Honestly, it’s thoughts and prayers when children are dying in schools–a spiritual solution to an ethical problem of gun reform. Instead, thoughts and prayers make sure folks feel righteous and good, and yet, continue to actually do nothing, unwilling to change for the good of those who are most vulnerable.

It’s 385 anti-LGBT laws introduced across the country, almost half focused on the transgender community, a community for whom 80% have seriously considered suicide and 40% have attempted. I’m not minimizing the horrors we have seen around the world throughout history that have been called genocide, but this is the definition of genocide from the US Holocaust Memorial Museum. Killing members of the group

  1. Causing serious bodily or mental harm to members of the group
  2. Deliberately inflicting on the group conditions of life calculated to bring about its physical destruction in whole or in part
  3. Imposing measures intended to prevent births within the group
  4. Forcibly transferring children of the group to another group

So, when a government is refusing healthcare, making it impossible to function as your whole self, threatening to take children from their parents, and creating an environment where they are seen as less than human and unworthy of life… in the name of Jesus. Spiritual solutions to the ethical problem that we’ve created or turned a blind eye to.

It is making housing unaffordable so that “those people” don’t live here. It’s the lack of access to health care and mental health resources, as if some people are less worthy of the care. It’s prison reform so people and communities can be restored. It’s 100 things.

This is why it matters that the entry into Jerusalem wasn’t triumphant but humble. It wasn’t a military parade, it didn’t force itself on the citizens or onto the throne of the empire of the world. It didn’t seek power as the world sees power.

No, Christ rode into the city on a donkey, surrounded by whoever happened to be nearby. No one carried or waved weapons. No one marched into battle. Christ rode into the city humbly, went to the temple, and there refused to let it be a place that was exclusive. Christ was making clear that the temple was to be a house of prayer for all people, not a place to make folks, us, feel better for the harm caused. Jesus made this part of the temple the Kingdom of God, radically inclusive, a place of healing and rest, where generations come together and the voices of children are celebrated.
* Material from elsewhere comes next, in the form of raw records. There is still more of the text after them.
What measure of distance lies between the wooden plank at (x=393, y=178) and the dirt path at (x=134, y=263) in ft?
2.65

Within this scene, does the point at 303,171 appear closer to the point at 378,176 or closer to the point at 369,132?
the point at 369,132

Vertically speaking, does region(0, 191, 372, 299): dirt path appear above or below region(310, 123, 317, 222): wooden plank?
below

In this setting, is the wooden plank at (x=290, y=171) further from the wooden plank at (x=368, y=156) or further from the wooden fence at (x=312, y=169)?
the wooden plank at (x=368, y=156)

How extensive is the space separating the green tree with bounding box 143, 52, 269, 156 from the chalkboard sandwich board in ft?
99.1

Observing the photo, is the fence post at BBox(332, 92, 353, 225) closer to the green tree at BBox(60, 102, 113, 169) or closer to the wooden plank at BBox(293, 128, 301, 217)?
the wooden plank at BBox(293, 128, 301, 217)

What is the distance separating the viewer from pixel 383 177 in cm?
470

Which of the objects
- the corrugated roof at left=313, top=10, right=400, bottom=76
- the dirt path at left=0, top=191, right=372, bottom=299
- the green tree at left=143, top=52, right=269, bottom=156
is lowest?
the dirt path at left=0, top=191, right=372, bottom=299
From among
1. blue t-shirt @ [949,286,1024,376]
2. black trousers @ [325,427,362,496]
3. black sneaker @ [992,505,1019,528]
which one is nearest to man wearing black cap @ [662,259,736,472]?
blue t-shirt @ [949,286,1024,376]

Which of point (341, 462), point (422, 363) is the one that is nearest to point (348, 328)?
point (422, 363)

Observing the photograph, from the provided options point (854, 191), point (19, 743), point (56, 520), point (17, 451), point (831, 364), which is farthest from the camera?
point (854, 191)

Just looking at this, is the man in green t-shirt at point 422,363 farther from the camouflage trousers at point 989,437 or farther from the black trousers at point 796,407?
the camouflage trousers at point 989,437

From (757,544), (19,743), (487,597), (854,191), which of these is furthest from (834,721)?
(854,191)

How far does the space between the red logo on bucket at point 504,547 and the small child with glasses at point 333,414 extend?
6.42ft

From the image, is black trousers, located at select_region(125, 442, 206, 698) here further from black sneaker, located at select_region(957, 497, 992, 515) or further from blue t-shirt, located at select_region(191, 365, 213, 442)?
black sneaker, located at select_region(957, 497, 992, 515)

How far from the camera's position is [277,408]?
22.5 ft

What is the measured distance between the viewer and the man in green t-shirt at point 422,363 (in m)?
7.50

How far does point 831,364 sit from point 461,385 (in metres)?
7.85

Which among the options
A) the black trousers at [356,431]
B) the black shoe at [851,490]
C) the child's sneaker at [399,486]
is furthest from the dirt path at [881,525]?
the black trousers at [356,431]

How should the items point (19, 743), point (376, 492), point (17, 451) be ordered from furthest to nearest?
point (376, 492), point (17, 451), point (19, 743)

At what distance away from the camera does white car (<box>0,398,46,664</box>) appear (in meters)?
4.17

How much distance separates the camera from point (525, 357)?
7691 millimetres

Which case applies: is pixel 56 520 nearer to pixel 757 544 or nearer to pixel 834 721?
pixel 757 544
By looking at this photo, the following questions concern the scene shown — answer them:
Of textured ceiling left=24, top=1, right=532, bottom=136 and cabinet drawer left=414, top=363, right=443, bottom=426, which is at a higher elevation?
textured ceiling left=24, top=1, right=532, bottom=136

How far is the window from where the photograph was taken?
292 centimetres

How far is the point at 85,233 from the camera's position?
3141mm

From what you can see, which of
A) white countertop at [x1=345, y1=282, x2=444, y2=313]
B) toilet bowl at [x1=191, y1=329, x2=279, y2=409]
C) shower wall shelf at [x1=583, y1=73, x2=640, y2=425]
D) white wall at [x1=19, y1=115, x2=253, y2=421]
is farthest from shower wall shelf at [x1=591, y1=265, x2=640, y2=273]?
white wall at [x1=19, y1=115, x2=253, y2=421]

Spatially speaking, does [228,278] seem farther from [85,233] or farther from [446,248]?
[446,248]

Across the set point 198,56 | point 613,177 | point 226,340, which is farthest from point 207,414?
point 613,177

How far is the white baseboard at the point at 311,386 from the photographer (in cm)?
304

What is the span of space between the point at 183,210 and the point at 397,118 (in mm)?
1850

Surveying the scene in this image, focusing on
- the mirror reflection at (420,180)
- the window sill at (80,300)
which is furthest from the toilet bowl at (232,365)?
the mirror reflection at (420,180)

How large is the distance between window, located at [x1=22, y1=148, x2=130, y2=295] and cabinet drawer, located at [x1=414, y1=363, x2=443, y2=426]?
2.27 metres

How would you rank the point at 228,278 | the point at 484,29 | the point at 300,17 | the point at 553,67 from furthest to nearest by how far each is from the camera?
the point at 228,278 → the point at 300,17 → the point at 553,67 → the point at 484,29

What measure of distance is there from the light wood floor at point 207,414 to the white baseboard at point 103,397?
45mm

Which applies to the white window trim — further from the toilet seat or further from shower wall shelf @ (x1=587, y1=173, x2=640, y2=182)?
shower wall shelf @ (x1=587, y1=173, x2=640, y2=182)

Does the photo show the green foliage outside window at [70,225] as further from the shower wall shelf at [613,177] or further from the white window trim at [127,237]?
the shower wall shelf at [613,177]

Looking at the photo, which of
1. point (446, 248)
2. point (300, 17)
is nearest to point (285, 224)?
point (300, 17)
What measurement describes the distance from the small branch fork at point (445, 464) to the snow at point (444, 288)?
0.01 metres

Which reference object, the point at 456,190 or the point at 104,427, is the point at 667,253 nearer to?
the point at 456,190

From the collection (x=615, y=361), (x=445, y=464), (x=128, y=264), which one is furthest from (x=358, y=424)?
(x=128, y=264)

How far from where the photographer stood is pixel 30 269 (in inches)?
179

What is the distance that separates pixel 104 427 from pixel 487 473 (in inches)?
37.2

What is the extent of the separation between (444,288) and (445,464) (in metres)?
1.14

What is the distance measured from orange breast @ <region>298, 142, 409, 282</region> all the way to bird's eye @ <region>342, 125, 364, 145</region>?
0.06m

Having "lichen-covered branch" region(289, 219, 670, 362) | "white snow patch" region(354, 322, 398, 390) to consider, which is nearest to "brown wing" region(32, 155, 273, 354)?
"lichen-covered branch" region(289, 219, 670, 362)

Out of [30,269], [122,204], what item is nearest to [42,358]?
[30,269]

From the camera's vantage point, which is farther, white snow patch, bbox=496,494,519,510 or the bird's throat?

And this is the Kingdom that we are to be building inside and outside the walls of the church. Where all are made in the image of God and we don’t get to define that for someone else! Where all are welcome. Where we change to welcome someone new or someone different, we make space.

And it should change our lives. It should shape how we live in the world, how we give generously of our time and efforts, how we greet and care for each other, how we vote, how we participate in our communities, how we write letters and call our leaders, how we join with other faith communities to make small changes that build to a whole.

And here’s how to tell, if it is keeping folks outside, marginalized, if it is leaving out the vulnerable: if they cannot get their needs met and their voices are being silenced–that is the Empires of the world–whether it is in city hall, school board, Senate, or a church–if it is of the empire, there are tables we are called to turn. If it welcomes the stranger, brings in and lifts up the vulnerable, and embraces all of what makes us human–it is of the kingdom of God and that needs to be nurtured. And that is in the humble acts of showing up when there is injustice, being a voice for those who are voiceless until they can be heard, it is being willing to be uncomfortable in our privilege that we already have a place to belong here for those who have no where or no one. It is living the beloved community, the truth of interconnectedness that we name at the table. It isn’t always glamorous, we won’t get parades.

Sometimes our wide welcome will get us bad Google reviews. But the work of welcoming and making space is kingdom work.

That is what changes communities and lives. That is what shakes the earth! And that is worth changing our lives for and living in.